Saturday, January 26, 2013

The Thomas Crown Affair (1968)

Director: Norman Jewison                              Writer: Alan Trustman
Film Score: Michel Legrand                           Cinematography: Haskell Wexler
Starring: Steve McQueen, Faye Dunaway, Jack Weston and Yaphet Kotto

It’s one thing when a film from the sixties simply looks dated (and they pretty much all do) but it’s another thing when the film seems to embrace the sixties with both arms. Such is the feeling one has when viewing Norman Jewison’s The Thomas Crown Affair. Made in 1968, it has it all, from Faye Dunaway’s mod fashions to Steve McQueen’s groovy dune buggy, a jazzy score, an acid-trip fade out, and a mosaic of split-screen images. Once you’ve allowed yourself to embrace the far-out aesthetic of the picture, it’s actually a pretty good film.

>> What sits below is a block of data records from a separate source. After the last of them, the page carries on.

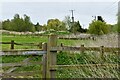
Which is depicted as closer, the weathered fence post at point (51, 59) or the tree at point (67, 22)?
the weathered fence post at point (51, 59)

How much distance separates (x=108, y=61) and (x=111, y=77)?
2.48 ft

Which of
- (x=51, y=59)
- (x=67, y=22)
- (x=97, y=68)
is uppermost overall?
(x=67, y=22)

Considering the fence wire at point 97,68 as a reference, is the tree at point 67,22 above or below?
above

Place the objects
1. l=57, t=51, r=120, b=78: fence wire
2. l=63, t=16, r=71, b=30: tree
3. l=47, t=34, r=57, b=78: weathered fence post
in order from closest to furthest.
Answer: l=57, t=51, r=120, b=78: fence wire
l=47, t=34, r=57, b=78: weathered fence post
l=63, t=16, r=71, b=30: tree

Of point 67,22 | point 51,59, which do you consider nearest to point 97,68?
point 51,59

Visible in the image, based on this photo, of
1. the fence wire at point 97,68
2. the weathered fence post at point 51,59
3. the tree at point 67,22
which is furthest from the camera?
the tree at point 67,22

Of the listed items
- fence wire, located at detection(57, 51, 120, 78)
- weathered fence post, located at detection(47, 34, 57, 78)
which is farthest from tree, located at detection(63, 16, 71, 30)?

Steve McQueen is Thomas Crown, a real estate investor with a multi-million dollar company. He has a beautiful house in Boston, an unfinished beach house, an airplane and a beautiful woman--and he’s bored. So, to pass the time, he figures out a way to rob a bank and succeeds beautifully. Enter insurance investigator Faye Dunaway, who is sure that she can figure out who the perpetrator is, soon latches on to Crown as her most likely suspect, and commences to break as many police procedures and ethics as she needs to in order to get the proof. And that includes falling in love with Crown himself . . . apparently.

Unlike the insipid 1999 remake with Pierce Brosnan and Rene Russo, which is devoted almost solely to the relationship and the caper itself is almost a throwaway, the original takes a good deal of time to set up the caper and allow McQueen the luxury of reveling in its success before Dunaway comes along. The relationship between McQueen and Dunaway also crackles with tension, far more than the remake. Dunaway’s character is much more interesting that Russo’s blunt interpretation. But the relationship is also different in another crucial way. One only has to look at McQueen’s character and his addiction to excitement and danger--the reason why his real estate company was putting him to sleep--to understand the superior satisfaction of the original film’s ending

One of the great things about the film is that so much of it goes unsaid. When Dunaway learns from her detective friend that McQueen is still apparently seeing his girlfriend, she says almost nothing. And the chess game between the two is probably the most wonderful seduction scene in film. Jewison had a way with couples, going on to make romantic comedies like Moonstruck and Only You, along with his more serious pieces like In the Heat of the Night and A Soldier’s Story, embraced the sixties ethos to the extreme and made the original Thomas Crown Affair a real jewel.